TEXTO DE LECTURA:
::::
La gente viene rota, "se siente peor que basura y cuando les preguntas cómo te llamas te dicen que no tienen nombre", asegura la coordinadora de un programa de Pueblos Unidos para inmigrantes subsaharianos, Brígida Moreta.

Esta voluntaria, carmelita misionera, habla con ellos en el CIE -Centro de Internamiento de Extranjeros- de Aluche, en Madrid, uno de los ocho centros que existen en España, a los que se envía a los inmigrantes para tramitar su expulsión.

"Cuando llegan a España piensan que ya está, pero están en un CIE y caen en la cuenta de que aquí empieza su calvario, su vía crucis", señala la responsable de este programa que ofrece formación, información y acogimiento a muchos de estos inmigrantes.

Son jóvenes de entre 18 y 25 años, con cierta formación y "con muchas ganas de trabajar", explica, por lo que reclaman a su ONG que les enseñen el idioma y las costumbres.

"Tienen un interés grandísimo por integrarse", añade esta religiosa, pero antes deben ayudarles a recuperarse de las secuelas de su "traumático viaje".

"Vienen destrozadas, con unas heridas y unos traumas y una angustia, tardan mucho en recuperarse, y al principio en el CIE no te lo cuentan porque piensan que eres una espía", asegura.

Confiesa que muchos de esos jóvenes se preguntan "por qué no les dicen la verdad en África", antes de iniciar una travesía "que no imaginan que va a ser tan larga, aunque ya no tienen posibilidad de volver atrás porque sus familias se ha arruinado para ayudarles".
::::
DATOS PROPORCIONADOS:
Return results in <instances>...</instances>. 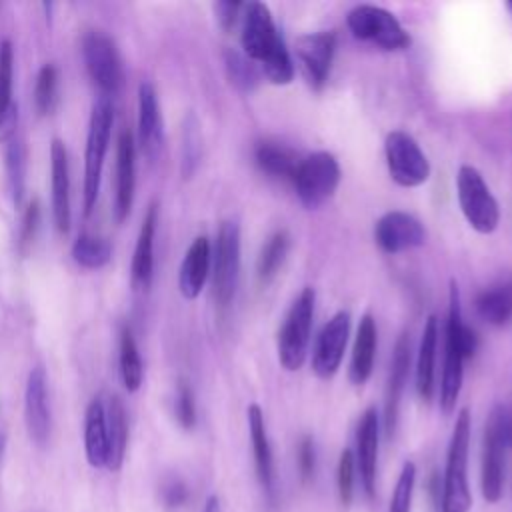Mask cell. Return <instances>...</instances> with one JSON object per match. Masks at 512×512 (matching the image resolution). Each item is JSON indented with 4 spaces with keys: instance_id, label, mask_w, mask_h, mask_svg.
<instances>
[{
    "instance_id": "7",
    "label": "cell",
    "mask_w": 512,
    "mask_h": 512,
    "mask_svg": "<svg viewBox=\"0 0 512 512\" xmlns=\"http://www.w3.org/2000/svg\"><path fill=\"white\" fill-rule=\"evenodd\" d=\"M456 194L466 222L480 234H490L498 228L500 206L474 166H460L456 174Z\"/></svg>"
},
{
    "instance_id": "19",
    "label": "cell",
    "mask_w": 512,
    "mask_h": 512,
    "mask_svg": "<svg viewBox=\"0 0 512 512\" xmlns=\"http://www.w3.org/2000/svg\"><path fill=\"white\" fill-rule=\"evenodd\" d=\"M248 416V430H250V442L254 452V466L258 482L270 502V506L276 502V468H274V456L272 446L266 432L264 412L258 404H250L246 410Z\"/></svg>"
},
{
    "instance_id": "10",
    "label": "cell",
    "mask_w": 512,
    "mask_h": 512,
    "mask_svg": "<svg viewBox=\"0 0 512 512\" xmlns=\"http://www.w3.org/2000/svg\"><path fill=\"white\" fill-rule=\"evenodd\" d=\"M346 24L358 40L370 42L382 50H402L410 46L408 32L386 8L374 4L354 6L346 16Z\"/></svg>"
},
{
    "instance_id": "20",
    "label": "cell",
    "mask_w": 512,
    "mask_h": 512,
    "mask_svg": "<svg viewBox=\"0 0 512 512\" xmlns=\"http://www.w3.org/2000/svg\"><path fill=\"white\" fill-rule=\"evenodd\" d=\"M50 188H52V218L56 230L66 234L72 222L70 208V168L68 152L62 140L54 138L50 144Z\"/></svg>"
},
{
    "instance_id": "13",
    "label": "cell",
    "mask_w": 512,
    "mask_h": 512,
    "mask_svg": "<svg viewBox=\"0 0 512 512\" xmlns=\"http://www.w3.org/2000/svg\"><path fill=\"white\" fill-rule=\"evenodd\" d=\"M350 334V314L336 312L320 330L314 350H312V370L318 378L330 380L344 358V350Z\"/></svg>"
},
{
    "instance_id": "32",
    "label": "cell",
    "mask_w": 512,
    "mask_h": 512,
    "mask_svg": "<svg viewBox=\"0 0 512 512\" xmlns=\"http://www.w3.org/2000/svg\"><path fill=\"white\" fill-rule=\"evenodd\" d=\"M4 168L14 206H20L26 190V146L20 138L12 136L4 148Z\"/></svg>"
},
{
    "instance_id": "48",
    "label": "cell",
    "mask_w": 512,
    "mask_h": 512,
    "mask_svg": "<svg viewBox=\"0 0 512 512\" xmlns=\"http://www.w3.org/2000/svg\"><path fill=\"white\" fill-rule=\"evenodd\" d=\"M510 442H512V414H510Z\"/></svg>"
},
{
    "instance_id": "18",
    "label": "cell",
    "mask_w": 512,
    "mask_h": 512,
    "mask_svg": "<svg viewBox=\"0 0 512 512\" xmlns=\"http://www.w3.org/2000/svg\"><path fill=\"white\" fill-rule=\"evenodd\" d=\"M378 438L380 418L376 408H366L356 428V452L354 462L360 472V482L370 500L376 496V468H378Z\"/></svg>"
},
{
    "instance_id": "5",
    "label": "cell",
    "mask_w": 512,
    "mask_h": 512,
    "mask_svg": "<svg viewBox=\"0 0 512 512\" xmlns=\"http://www.w3.org/2000/svg\"><path fill=\"white\" fill-rule=\"evenodd\" d=\"M510 442V414L496 406L490 412L484 430L482 444V496L488 504H496L504 494V470H506V450Z\"/></svg>"
},
{
    "instance_id": "6",
    "label": "cell",
    "mask_w": 512,
    "mask_h": 512,
    "mask_svg": "<svg viewBox=\"0 0 512 512\" xmlns=\"http://www.w3.org/2000/svg\"><path fill=\"white\" fill-rule=\"evenodd\" d=\"M314 304L316 292L314 288L306 286L290 304L278 332V360L290 372L298 370L306 360L314 320Z\"/></svg>"
},
{
    "instance_id": "43",
    "label": "cell",
    "mask_w": 512,
    "mask_h": 512,
    "mask_svg": "<svg viewBox=\"0 0 512 512\" xmlns=\"http://www.w3.org/2000/svg\"><path fill=\"white\" fill-rule=\"evenodd\" d=\"M316 470V446L312 436H302L298 444V472L304 482H308L314 476Z\"/></svg>"
},
{
    "instance_id": "34",
    "label": "cell",
    "mask_w": 512,
    "mask_h": 512,
    "mask_svg": "<svg viewBox=\"0 0 512 512\" xmlns=\"http://www.w3.org/2000/svg\"><path fill=\"white\" fill-rule=\"evenodd\" d=\"M72 260L88 270L106 266L112 258V246L106 238L96 234H80L72 244Z\"/></svg>"
},
{
    "instance_id": "4",
    "label": "cell",
    "mask_w": 512,
    "mask_h": 512,
    "mask_svg": "<svg viewBox=\"0 0 512 512\" xmlns=\"http://www.w3.org/2000/svg\"><path fill=\"white\" fill-rule=\"evenodd\" d=\"M114 124V106L112 100L100 96L90 112L88 134H86V148H84V214L88 216L96 204L100 192V178L104 168V158L108 152L110 136Z\"/></svg>"
},
{
    "instance_id": "30",
    "label": "cell",
    "mask_w": 512,
    "mask_h": 512,
    "mask_svg": "<svg viewBox=\"0 0 512 512\" xmlns=\"http://www.w3.org/2000/svg\"><path fill=\"white\" fill-rule=\"evenodd\" d=\"M254 160L262 172L282 180H292L300 162L290 148L270 140H264L254 148Z\"/></svg>"
},
{
    "instance_id": "28",
    "label": "cell",
    "mask_w": 512,
    "mask_h": 512,
    "mask_svg": "<svg viewBox=\"0 0 512 512\" xmlns=\"http://www.w3.org/2000/svg\"><path fill=\"white\" fill-rule=\"evenodd\" d=\"M14 48L10 40L0 42V140H10L18 124V106L12 100Z\"/></svg>"
},
{
    "instance_id": "35",
    "label": "cell",
    "mask_w": 512,
    "mask_h": 512,
    "mask_svg": "<svg viewBox=\"0 0 512 512\" xmlns=\"http://www.w3.org/2000/svg\"><path fill=\"white\" fill-rule=\"evenodd\" d=\"M288 248H290V236L286 230H278L266 240V244L260 250L258 262H256V272H258L260 282H268L276 276V272L280 270V266L286 260Z\"/></svg>"
},
{
    "instance_id": "22",
    "label": "cell",
    "mask_w": 512,
    "mask_h": 512,
    "mask_svg": "<svg viewBox=\"0 0 512 512\" xmlns=\"http://www.w3.org/2000/svg\"><path fill=\"white\" fill-rule=\"evenodd\" d=\"M410 368V338L404 332L394 348L392 364H390V378L386 388V402H384V430L386 436L392 438L398 426V412H400V398L404 392V384L408 380Z\"/></svg>"
},
{
    "instance_id": "1",
    "label": "cell",
    "mask_w": 512,
    "mask_h": 512,
    "mask_svg": "<svg viewBox=\"0 0 512 512\" xmlns=\"http://www.w3.org/2000/svg\"><path fill=\"white\" fill-rule=\"evenodd\" d=\"M240 44L244 56L260 62L268 82L286 86L294 78V62L278 32L272 12L262 2H248L240 20Z\"/></svg>"
},
{
    "instance_id": "42",
    "label": "cell",
    "mask_w": 512,
    "mask_h": 512,
    "mask_svg": "<svg viewBox=\"0 0 512 512\" xmlns=\"http://www.w3.org/2000/svg\"><path fill=\"white\" fill-rule=\"evenodd\" d=\"M200 158V134H198V126L194 122V118L190 116V120L186 122L184 128V154H182V174L190 176L198 164Z\"/></svg>"
},
{
    "instance_id": "40",
    "label": "cell",
    "mask_w": 512,
    "mask_h": 512,
    "mask_svg": "<svg viewBox=\"0 0 512 512\" xmlns=\"http://www.w3.org/2000/svg\"><path fill=\"white\" fill-rule=\"evenodd\" d=\"M174 414H176L178 424L184 430H192L196 426V400H194V392L186 380L178 382Z\"/></svg>"
},
{
    "instance_id": "3",
    "label": "cell",
    "mask_w": 512,
    "mask_h": 512,
    "mask_svg": "<svg viewBox=\"0 0 512 512\" xmlns=\"http://www.w3.org/2000/svg\"><path fill=\"white\" fill-rule=\"evenodd\" d=\"M470 412L462 408L456 416L446 466L440 486V512H470L472 492L468 484V450H470Z\"/></svg>"
},
{
    "instance_id": "25",
    "label": "cell",
    "mask_w": 512,
    "mask_h": 512,
    "mask_svg": "<svg viewBox=\"0 0 512 512\" xmlns=\"http://www.w3.org/2000/svg\"><path fill=\"white\" fill-rule=\"evenodd\" d=\"M376 344H378L376 322L370 314H364L356 330L350 368H348V378L354 386H362L370 378L374 368V358H376Z\"/></svg>"
},
{
    "instance_id": "36",
    "label": "cell",
    "mask_w": 512,
    "mask_h": 512,
    "mask_svg": "<svg viewBox=\"0 0 512 512\" xmlns=\"http://www.w3.org/2000/svg\"><path fill=\"white\" fill-rule=\"evenodd\" d=\"M58 102V70L54 64H44L34 82V108L40 116L50 114Z\"/></svg>"
},
{
    "instance_id": "21",
    "label": "cell",
    "mask_w": 512,
    "mask_h": 512,
    "mask_svg": "<svg viewBox=\"0 0 512 512\" xmlns=\"http://www.w3.org/2000/svg\"><path fill=\"white\" fill-rule=\"evenodd\" d=\"M138 142L146 158L156 160L164 144L162 114L156 88L150 82L138 86Z\"/></svg>"
},
{
    "instance_id": "29",
    "label": "cell",
    "mask_w": 512,
    "mask_h": 512,
    "mask_svg": "<svg viewBox=\"0 0 512 512\" xmlns=\"http://www.w3.org/2000/svg\"><path fill=\"white\" fill-rule=\"evenodd\" d=\"M106 404V430H108V462L106 468L120 470L128 446V418L126 408L118 396H108Z\"/></svg>"
},
{
    "instance_id": "44",
    "label": "cell",
    "mask_w": 512,
    "mask_h": 512,
    "mask_svg": "<svg viewBox=\"0 0 512 512\" xmlns=\"http://www.w3.org/2000/svg\"><path fill=\"white\" fill-rule=\"evenodd\" d=\"M244 6L246 4H242V2H216L214 4L216 20L224 32H230L238 24V20H242Z\"/></svg>"
},
{
    "instance_id": "26",
    "label": "cell",
    "mask_w": 512,
    "mask_h": 512,
    "mask_svg": "<svg viewBox=\"0 0 512 512\" xmlns=\"http://www.w3.org/2000/svg\"><path fill=\"white\" fill-rule=\"evenodd\" d=\"M84 452L94 468L108 462V430H106V404L100 396L92 398L84 414Z\"/></svg>"
},
{
    "instance_id": "49",
    "label": "cell",
    "mask_w": 512,
    "mask_h": 512,
    "mask_svg": "<svg viewBox=\"0 0 512 512\" xmlns=\"http://www.w3.org/2000/svg\"><path fill=\"white\" fill-rule=\"evenodd\" d=\"M508 8H510V10H512V2H508Z\"/></svg>"
},
{
    "instance_id": "46",
    "label": "cell",
    "mask_w": 512,
    "mask_h": 512,
    "mask_svg": "<svg viewBox=\"0 0 512 512\" xmlns=\"http://www.w3.org/2000/svg\"><path fill=\"white\" fill-rule=\"evenodd\" d=\"M202 512H222V504L220 498L216 494H210L202 506Z\"/></svg>"
},
{
    "instance_id": "38",
    "label": "cell",
    "mask_w": 512,
    "mask_h": 512,
    "mask_svg": "<svg viewBox=\"0 0 512 512\" xmlns=\"http://www.w3.org/2000/svg\"><path fill=\"white\" fill-rule=\"evenodd\" d=\"M226 70H228L230 82L244 92H250L258 84V72L252 66V60L246 56H240L238 52H232V50L226 52Z\"/></svg>"
},
{
    "instance_id": "27",
    "label": "cell",
    "mask_w": 512,
    "mask_h": 512,
    "mask_svg": "<svg viewBox=\"0 0 512 512\" xmlns=\"http://www.w3.org/2000/svg\"><path fill=\"white\" fill-rule=\"evenodd\" d=\"M436 348H438V320L436 316H428L422 338L418 344L416 356V392L420 400L430 402L434 396V378H436Z\"/></svg>"
},
{
    "instance_id": "31",
    "label": "cell",
    "mask_w": 512,
    "mask_h": 512,
    "mask_svg": "<svg viewBox=\"0 0 512 512\" xmlns=\"http://www.w3.org/2000/svg\"><path fill=\"white\" fill-rule=\"evenodd\" d=\"M476 312L492 326L508 324L512 320V284H498L480 292Z\"/></svg>"
},
{
    "instance_id": "15",
    "label": "cell",
    "mask_w": 512,
    "mask_h": 512,
    "mask_svg": "<svg viewBox=\"0 0 512 512\" xmlns=\"http://www.w3.org/2000/svg\"><path fill=\"white\" fill-rule=\"evenodd\" d=\"M136 188V138L124 126L116 140V182H114V218L124 222L132 210Z\"/></svg>"
},
{
    "instance_id": "2",
    "label": "cell",
    "mask_w": 512,
    "mask_h": 512,
    "mask_svg": "<svg viewBox=\"0 0 512 512\" xmlns=\"http://www.w3.org/2000/svg\"><path fill=\"white\" fill-rule=\"evenodd\" d=\"M478 338L476 332L464 324L460 292L456 282L450 284L448 296V316L444 332V362L440 376V408L444 414H450L456 408V400L462 390L464 380V360L476 352Z\"/></svg>"
},
{
    "instance_id": "11",
    "label": "cell",
    "mask_w": 512,
    "mask_h": 512,
    "mask_svg": "<svg viewBox=\"0 0 512 512\" xmlns=\"http://www.w3.org/2000/svg\"><path fill=\"white\" fill-rule=\"evenodd\" d=\"M240 274V226L224 220L212 246V286L218 306H228L236 294Z\"/></svg>"
},
{
    "instance_id": "45",
    "label": "cell",
    "mask_w": 512,
    "mask_h": 512,
    "mask_svg": "<svg viewBox=\"0 0 512 512\" xmlns=\"http://www.w3.org/2000/svg\"><path fill=\"white\" fill-rule=\"evenodd\" d=\"M162 500L168 508H180L188 502V486L178 480V478H172L168 480L164 486H162Z\"/></svg>"
},
{
    "instance_id": "24",
    "label": "cell",
    "mask_w": 512,
    "mask_h": 512,
    "mask_svg": "<svg viewBox=\"0 0 512 512\" xmlns=\"http://www.w3.org/2000/svg\"><path fill=\"white\" fill-rule=\"evenodd\" d=\"M158 226V204L152 202L144 214L138 240L134 246V256L130 264L132 286L140 290H148L154 274V236Z\"/></svg>"
},
{
    "instance_id": "12",
    "label": "cell",
    "mask_w": 512,
    "mask_h": 512,
    "mask_svg": "<svg viewBox=\"0 0 512 512\" xmlns=\"http://www.w3.org/2000/svg\"><path fill=\"white\" fill-rule=\"evenodd\" d=\"M386 164L392 180L404 188L420 186L430 176V162L418 142L404 130H392L384 142Z\"/></svg>"
},
{
    "instance_id": "47",
    "label": "cell",
    "mask_w": 512,
    "mask_h": 512,
    "mask_svg": "<svg viewBox=\"0 0 512 512\" xmlns=\"http://www.w3.org/2000/svg\"><path fill=\"white\" fill-rule=\"evenodd\" d=\"M4 450H6V434L0 430V462H2V456H4Z\"/></svg>"
},
{
    "instance_id": "16",
    "label": "cell",
    "mask_w": 512,
    "mask_h": 512,
    "mask_svg": "<svg viewBox=\"0 0 512 512\" xmlns=\"http://www.w3.org/2000/svg\"><path fill=\"white\" fill-rule=\"evenodd\" d=\"M334 50H336L334 32H310V34H302L296 40V56L304 72V78L312 88L320 90L326 84Z\"/></svg>"
},
{
    "instance_id": "9",
    "label": "cell",
    "mask_w": 512,
    "mask_h": 512,
    "mask_svg": "<svg viewBox=\"0 0 512 512\" xmlns=\"http://www.w3.org/2000/svg\"><path fill=\"white\" fill-rule=\"evenodd\" d=\"M82 58L100 94L106 98L118 94L124 82L122 58L116 42L104 30H88L82 36Z\"/></svg>"
},
{
    "instance_id": "41",
    "label": "cell",
    "mask_w": 512,
    "mask_h": 512,
    "mask_svg": "<svg viewBox=\"0 0 512 512\" xmlns=\"http://www.w3.org/2000/svg\"><path fill=\"white\" fill-rule=\"evenodd\" d=\"M40 226V202L34 198L22 214V226H20V236H18V252L26 256L34 244L36 232Z\"/></svg>"
},
{
    "instance_id": "33",
    "label": "cell",
    "mask_w": 512,
    "mask_h": 512,
    "mask_svg": "<svg viewBox=\"0 0 512 512\" xmlns=\"http://www.w3.org/2000/svg\"><path fill=\"white\" fill-rule=\"evenodd\" d=\"M118 366H120V380L128 392H136L144 378L142 358L132 336L130 328H122L120 332V348H118Z\"/></svg>"
},
{
    "instance_id": "14",
    "label": "cell",
    "mask_w": 512,
    "mask_h": 512,
    "mask_svg": "<svg viewBox=\"0 0 512 512\" xmlns=\"http://www.w3.org/2000/svg\"><path fill=\"white\" fill-rule=\"evenodd\" d=\"M374 240L386 254H398L422 246L426 242V230L416 216L392 210L378 218L374 226Z\"/></svg>"
},
{
    "instance_id": "37",
    "label": "cell",
    "mask_w": 512,
    "mask_h": 512,
    "mask_svg": "<svg viewBox=\"0 0 512 512\" xmlns=\"http://www.w3.org/2000/svg\"><path fill=\"white\" fill-rule=\"evenodd\" d=\"M414 484H416V466L414 462H404L398 474L396 486L392 490L388 512H412Z\"/></svg>"
},
{
    "instance_id": "39",
    "label": "cell",
    "mask_w": 512,
    "mask_h": 512,
    "mask_svg": "<svg viewBox=\"0 0 512 512\" xmlns=\"http://www.w3.org/2000/svg\"><path fill=\"white\" fill-rule=\"evenodd\" d=\"M354 476H356V462L354 452L350 448H344L338 460L336 468V484H338V496L344 506H350L354 498Z\"/></svg>"
},
{
    "instance_id": "17",
    "label": "cell",
    "mask_w": 512,
    "mask_h": 512,
    "mask_svg": "<svg viewBox=\"0 0 512 512\" xmlns=\"http://www.w3.org/2000/svg\"><path fill=\"white\" fill-rule=\"evenodd\" d=\"M24 422L28 436L38 446H44L50 436V404H48V382L42 366H34L28 372L24 388Z\"/></svg>"
},
{
    "instance_id": "8",
    "label": "cell",
    "mask_w": 512,
    "mask_h": 512,
    "mask_svg": "<svg viewBox=\"0 0 512 512\" xmlns=\"http://www.w3.org/2000/svg\"><path fill=\"white\" fill-rule=\"evenodd\" d=\"M292 182L306 208H320L332 198L340 184V164L330 152H312L298 162Z\"/></svg>"
},
{
    "instance_id": "23",
    "label": "cell",
    "mask_w": 512,
    "mask_h": 512,
    "mask_svg": "<svg viewBox=\"0 0 512 512\" xmlns=\"http://www.w3.org/2000/svg\"><path fill=\"white\" fill-rule=\"evenodd\" d=\"M210 268H212L210 240L206 236H198L188 246L184 260L180 264V272H178L180 294L188 300H194L202 292L206 278L210 274Z\"/></svg>"
}]
</instances>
::::
ENUNCIADO:
Prosigue el texto sobre los inmigrantes internados en el CIE de Aluche a partir de su última oración.

RESPUESTA ESPERADA:
Su programa Baobad -el árbol de la vida en África- aloja en pisos durante dos años a inmigrantes africanos, mientras reciben formación -electricidad, jardinería o cuidado de mayores- y se preparan para su oferta de trabajo, que les abre la puerta a su regularización después de tres años de estancia en España.

"La mayoría salen con su contrato o en búsqueda activa de trabajo y se quedan enganchados; vuelven para contarte que se van a casar o de vacaciones".

Pero esas son las historias de los más afortunados porque muchos miles de inmigrantes cuando "quedan en libertad" al no haber podido ser expulsados tras su estancia de hasta dos meses en el CIE, viajan a varias ciudades donde tienen conocidos y permanecen varios años en España sin posibilidad de regularizar su situación.

Se inicia un periodo de "huida permanente de la Policía" y de sus controles de identificación, explica Brígida.

Recuerda que estos jóvenes a los que asiste su organización -que proceden de Camerún, Malí, Senegal, Níger o Sudán- comentan que sus antepasados "corrían y se escapaban para que no les vendieran como esclavos y ahora están corriendo y escondiéndose para que no les devuelvan a sus países".